• Objective: Give back exactly the lines that run from the line containing "From this image, of" through the end of the listing below. Leave out every other line.

• Records supplied:
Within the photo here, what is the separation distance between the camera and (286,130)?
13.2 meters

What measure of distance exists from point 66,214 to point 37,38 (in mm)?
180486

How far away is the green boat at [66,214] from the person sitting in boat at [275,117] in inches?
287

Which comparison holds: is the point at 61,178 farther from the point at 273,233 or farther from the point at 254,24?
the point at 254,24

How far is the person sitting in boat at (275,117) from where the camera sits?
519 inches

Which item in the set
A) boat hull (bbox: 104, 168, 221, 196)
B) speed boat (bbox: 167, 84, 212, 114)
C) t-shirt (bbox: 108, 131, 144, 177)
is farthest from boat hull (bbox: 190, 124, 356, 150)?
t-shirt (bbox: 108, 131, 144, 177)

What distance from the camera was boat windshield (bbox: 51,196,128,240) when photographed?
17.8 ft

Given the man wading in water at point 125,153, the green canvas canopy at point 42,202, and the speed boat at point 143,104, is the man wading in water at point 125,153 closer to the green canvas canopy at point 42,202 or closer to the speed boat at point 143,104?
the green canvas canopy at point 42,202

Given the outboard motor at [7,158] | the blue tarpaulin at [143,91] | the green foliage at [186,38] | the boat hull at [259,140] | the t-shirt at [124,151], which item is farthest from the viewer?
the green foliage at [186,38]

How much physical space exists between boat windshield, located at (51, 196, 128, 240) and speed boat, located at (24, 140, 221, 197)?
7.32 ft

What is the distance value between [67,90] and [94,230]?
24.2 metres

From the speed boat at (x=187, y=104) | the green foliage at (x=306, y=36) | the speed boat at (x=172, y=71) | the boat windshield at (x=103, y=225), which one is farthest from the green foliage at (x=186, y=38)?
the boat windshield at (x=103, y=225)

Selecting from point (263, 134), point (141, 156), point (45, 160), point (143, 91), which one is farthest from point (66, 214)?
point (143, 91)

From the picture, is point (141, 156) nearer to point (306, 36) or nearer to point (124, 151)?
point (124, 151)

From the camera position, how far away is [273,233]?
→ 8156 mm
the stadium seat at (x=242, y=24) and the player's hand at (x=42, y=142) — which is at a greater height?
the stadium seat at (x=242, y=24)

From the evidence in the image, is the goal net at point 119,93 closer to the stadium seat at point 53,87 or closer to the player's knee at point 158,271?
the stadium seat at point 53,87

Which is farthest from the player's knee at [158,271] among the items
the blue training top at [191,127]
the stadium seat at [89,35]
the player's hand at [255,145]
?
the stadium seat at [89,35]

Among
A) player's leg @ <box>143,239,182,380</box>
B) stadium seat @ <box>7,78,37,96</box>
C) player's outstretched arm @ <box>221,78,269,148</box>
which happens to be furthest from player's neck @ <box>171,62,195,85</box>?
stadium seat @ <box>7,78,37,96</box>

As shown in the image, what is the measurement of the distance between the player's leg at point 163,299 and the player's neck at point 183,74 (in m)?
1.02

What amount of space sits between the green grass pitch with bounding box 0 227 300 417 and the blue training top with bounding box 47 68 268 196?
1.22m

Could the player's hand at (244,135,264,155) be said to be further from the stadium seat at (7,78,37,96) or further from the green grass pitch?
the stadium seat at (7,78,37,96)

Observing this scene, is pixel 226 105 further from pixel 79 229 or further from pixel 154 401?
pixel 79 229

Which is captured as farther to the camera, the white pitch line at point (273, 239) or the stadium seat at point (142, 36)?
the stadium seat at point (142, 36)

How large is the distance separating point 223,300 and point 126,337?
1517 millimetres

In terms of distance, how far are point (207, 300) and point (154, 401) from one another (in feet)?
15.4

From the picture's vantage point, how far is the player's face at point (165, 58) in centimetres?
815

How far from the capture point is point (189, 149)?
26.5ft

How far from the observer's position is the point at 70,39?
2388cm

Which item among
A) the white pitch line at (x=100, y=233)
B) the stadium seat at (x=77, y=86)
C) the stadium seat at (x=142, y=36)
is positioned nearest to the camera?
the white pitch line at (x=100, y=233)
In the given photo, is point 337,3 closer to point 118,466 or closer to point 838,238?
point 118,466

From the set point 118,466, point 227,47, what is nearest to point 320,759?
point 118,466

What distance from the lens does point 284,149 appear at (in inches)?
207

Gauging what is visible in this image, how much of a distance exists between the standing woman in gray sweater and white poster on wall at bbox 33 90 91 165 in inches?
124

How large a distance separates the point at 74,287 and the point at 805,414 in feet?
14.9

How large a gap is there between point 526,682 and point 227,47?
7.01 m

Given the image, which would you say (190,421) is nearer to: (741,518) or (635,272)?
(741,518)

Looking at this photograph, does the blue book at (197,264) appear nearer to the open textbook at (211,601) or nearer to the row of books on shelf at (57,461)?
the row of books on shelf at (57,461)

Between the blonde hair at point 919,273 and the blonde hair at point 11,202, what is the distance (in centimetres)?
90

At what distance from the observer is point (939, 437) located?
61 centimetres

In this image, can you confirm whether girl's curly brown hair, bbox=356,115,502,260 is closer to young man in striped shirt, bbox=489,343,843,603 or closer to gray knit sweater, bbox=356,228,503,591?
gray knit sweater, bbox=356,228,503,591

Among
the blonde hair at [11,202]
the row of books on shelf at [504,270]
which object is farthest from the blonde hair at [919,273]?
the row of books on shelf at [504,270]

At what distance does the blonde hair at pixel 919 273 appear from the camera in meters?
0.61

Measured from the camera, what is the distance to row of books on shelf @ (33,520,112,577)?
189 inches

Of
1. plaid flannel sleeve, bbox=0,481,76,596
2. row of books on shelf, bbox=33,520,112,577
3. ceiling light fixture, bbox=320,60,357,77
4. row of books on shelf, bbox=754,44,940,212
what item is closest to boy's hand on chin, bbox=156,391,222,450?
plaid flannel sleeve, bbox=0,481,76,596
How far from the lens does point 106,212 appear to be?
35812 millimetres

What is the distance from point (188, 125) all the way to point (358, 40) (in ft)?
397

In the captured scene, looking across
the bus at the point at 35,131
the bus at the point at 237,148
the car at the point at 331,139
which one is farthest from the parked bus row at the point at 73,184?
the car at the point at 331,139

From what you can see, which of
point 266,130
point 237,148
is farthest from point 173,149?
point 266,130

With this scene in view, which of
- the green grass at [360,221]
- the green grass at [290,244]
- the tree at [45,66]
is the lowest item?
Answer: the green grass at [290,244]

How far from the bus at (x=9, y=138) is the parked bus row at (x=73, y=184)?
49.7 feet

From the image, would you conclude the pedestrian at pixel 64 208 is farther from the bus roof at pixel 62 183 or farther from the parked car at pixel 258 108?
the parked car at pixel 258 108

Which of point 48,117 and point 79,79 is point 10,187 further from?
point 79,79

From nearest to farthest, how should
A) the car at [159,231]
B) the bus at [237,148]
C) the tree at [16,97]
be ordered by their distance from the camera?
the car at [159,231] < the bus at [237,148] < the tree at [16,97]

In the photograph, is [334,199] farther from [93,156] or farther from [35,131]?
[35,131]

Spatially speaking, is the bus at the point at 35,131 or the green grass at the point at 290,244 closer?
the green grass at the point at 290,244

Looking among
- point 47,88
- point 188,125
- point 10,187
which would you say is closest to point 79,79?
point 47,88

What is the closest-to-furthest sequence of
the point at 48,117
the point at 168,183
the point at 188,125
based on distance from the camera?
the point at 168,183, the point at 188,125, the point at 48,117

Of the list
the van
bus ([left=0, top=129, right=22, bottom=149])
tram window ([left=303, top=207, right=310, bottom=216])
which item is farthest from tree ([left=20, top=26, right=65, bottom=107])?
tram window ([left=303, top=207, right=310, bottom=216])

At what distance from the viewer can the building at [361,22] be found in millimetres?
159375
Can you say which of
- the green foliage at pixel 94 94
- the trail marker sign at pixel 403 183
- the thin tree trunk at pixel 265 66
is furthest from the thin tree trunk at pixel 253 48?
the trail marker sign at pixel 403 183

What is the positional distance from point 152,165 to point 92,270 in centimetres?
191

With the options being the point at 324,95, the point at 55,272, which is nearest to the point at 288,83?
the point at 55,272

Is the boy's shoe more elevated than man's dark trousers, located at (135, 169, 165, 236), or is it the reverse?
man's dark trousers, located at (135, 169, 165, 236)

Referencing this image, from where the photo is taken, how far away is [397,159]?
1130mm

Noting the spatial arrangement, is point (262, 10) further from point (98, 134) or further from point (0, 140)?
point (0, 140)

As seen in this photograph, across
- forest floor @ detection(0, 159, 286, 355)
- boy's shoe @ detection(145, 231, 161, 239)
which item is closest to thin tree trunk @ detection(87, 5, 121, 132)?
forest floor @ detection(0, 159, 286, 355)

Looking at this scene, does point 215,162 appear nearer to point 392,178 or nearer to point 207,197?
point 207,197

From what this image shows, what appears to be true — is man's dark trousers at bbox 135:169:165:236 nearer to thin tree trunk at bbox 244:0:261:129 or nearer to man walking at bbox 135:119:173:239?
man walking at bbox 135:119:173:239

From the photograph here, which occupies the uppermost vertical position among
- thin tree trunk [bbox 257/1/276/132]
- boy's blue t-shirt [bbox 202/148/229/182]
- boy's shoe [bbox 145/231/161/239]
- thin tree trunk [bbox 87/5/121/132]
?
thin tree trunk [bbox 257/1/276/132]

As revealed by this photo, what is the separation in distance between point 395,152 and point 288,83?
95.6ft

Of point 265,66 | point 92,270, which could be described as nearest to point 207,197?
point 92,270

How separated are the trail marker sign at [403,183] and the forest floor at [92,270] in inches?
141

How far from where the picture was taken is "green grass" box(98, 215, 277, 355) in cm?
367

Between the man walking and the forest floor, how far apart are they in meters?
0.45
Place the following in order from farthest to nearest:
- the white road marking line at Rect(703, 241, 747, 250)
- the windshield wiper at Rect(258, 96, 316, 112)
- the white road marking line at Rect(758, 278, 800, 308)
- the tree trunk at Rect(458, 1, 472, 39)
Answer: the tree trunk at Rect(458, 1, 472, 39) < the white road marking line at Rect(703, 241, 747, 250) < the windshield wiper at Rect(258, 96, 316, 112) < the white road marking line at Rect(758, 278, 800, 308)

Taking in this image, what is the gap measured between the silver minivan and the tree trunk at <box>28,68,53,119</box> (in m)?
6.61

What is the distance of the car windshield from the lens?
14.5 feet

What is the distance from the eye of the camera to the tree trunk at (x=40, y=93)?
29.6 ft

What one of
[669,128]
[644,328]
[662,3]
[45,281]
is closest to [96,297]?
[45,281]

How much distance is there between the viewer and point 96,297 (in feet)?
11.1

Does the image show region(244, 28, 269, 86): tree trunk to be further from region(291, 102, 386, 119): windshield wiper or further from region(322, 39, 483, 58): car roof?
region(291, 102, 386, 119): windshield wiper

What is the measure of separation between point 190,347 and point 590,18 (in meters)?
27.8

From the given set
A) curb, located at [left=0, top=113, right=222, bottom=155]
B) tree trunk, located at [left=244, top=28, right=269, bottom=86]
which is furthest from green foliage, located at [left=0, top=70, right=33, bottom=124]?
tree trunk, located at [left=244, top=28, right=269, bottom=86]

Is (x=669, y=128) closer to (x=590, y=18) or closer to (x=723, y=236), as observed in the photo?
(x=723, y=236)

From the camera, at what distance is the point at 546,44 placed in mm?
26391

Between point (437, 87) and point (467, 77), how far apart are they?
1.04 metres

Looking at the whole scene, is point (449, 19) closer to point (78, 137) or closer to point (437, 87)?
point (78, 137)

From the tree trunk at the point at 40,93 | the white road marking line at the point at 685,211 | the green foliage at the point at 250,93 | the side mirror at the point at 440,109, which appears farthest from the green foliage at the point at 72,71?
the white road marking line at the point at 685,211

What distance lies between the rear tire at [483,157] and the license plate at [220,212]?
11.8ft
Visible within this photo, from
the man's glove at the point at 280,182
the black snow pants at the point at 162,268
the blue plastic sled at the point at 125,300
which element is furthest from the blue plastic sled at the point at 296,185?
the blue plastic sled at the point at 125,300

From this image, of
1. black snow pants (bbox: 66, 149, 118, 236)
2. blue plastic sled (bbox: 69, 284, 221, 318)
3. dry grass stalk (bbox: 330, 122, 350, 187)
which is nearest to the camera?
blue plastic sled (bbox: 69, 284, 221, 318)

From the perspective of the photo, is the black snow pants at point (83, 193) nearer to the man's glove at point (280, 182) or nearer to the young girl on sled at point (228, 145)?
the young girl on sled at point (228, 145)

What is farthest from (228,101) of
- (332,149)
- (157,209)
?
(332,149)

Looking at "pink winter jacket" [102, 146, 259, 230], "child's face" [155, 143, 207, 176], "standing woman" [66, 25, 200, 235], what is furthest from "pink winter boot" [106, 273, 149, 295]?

• Correct output:
From this image, of
1. black snow pants (bbox: 66, 149, 118, 236)
2. blue plastic sled (bbox: 69, 284, 221, 318)
3. dry grass stalk (bbox: 330, 122, 350, 187)
which is nearest to the camera?
blue plastic sled (bbox: 69, 284, 221, 318)

From the perspective of the photo, is the black snow pants at point (83, 193) nearer to the man's glove at point (280, 182) or nearer to the young girl on sled at point (228, 145)?
the young girl on sled at point (228, 145)

What is farthest from (228,101) of
- (332,149)
- (157,209)
?
(332,149)

Looking at "pink winter jacket" [102, 146, 259, 230], "child's face" [155, 143, 207, 176], "standing woman" [66, 25, 200, 235], what is furthest from "pink winter boot" [106, 273, 149, 295]?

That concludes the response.